↓↓↓

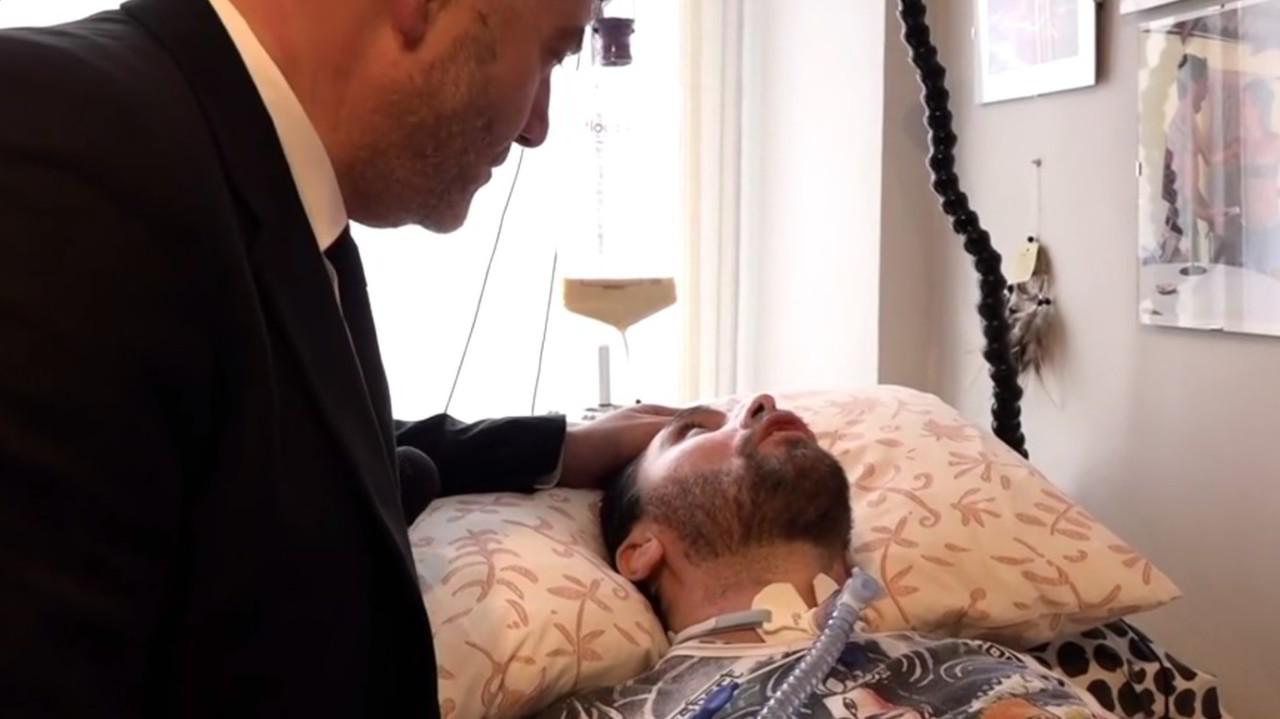 Eutanasia, dopo dj Fabo la piazza chiede il diritto a morire con dignità | VIDEO
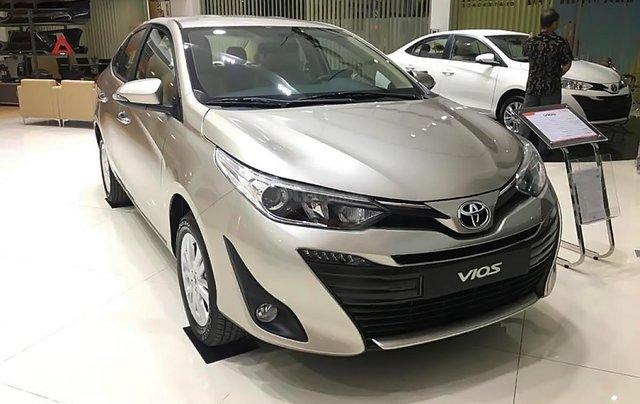 Cần bán xe Toyota Vios 1.5G AT đời 2019, màu bạc, mới 100%0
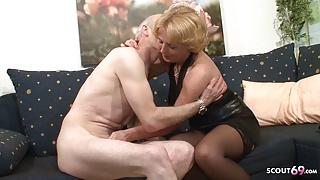Grandma and Grandpa at Porn Casting because need Cash German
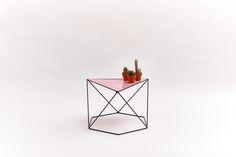 6X120° – Zwart/roze #design #wiretable #sidetable #table #dutchdesign #steel #steeltable #hexagon #angle #symmetry #black #pink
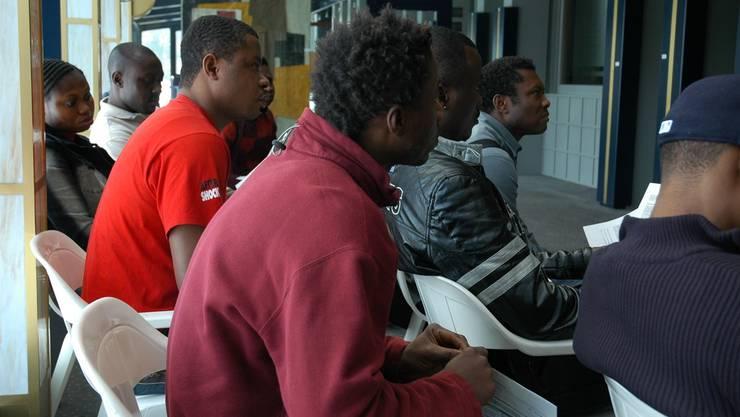 Ausländer füllen ihr Sozialhilfegesuch aus: 38 Fälle von ausländischen Sozialhilfebezügern hatte die Gemeinde Aarburg dem Kanton zur Prüfung gemeldet.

↑↑↑

Requirement: In your reply, please set down exactly the lines from the one containing "Grandma and Grandpa" through the end of the records, with the pictures left out.

Exercise solution:
Grandma and Grandpa at Porn Casting because need Cash German
 6X120° – Zwart/roze #design #wiretable #sidetable #table #dutchdesign #steel #steeltable #hexagon #angle #symmetry #black #pink
 Ausländer füllen ihr Sozialhilfegesuch aus: 38 Fälle von ausländischen Sozialhilfebezügern hatte die Gemeinde Aarburg dem Kanton zur Prüfung gemeldet.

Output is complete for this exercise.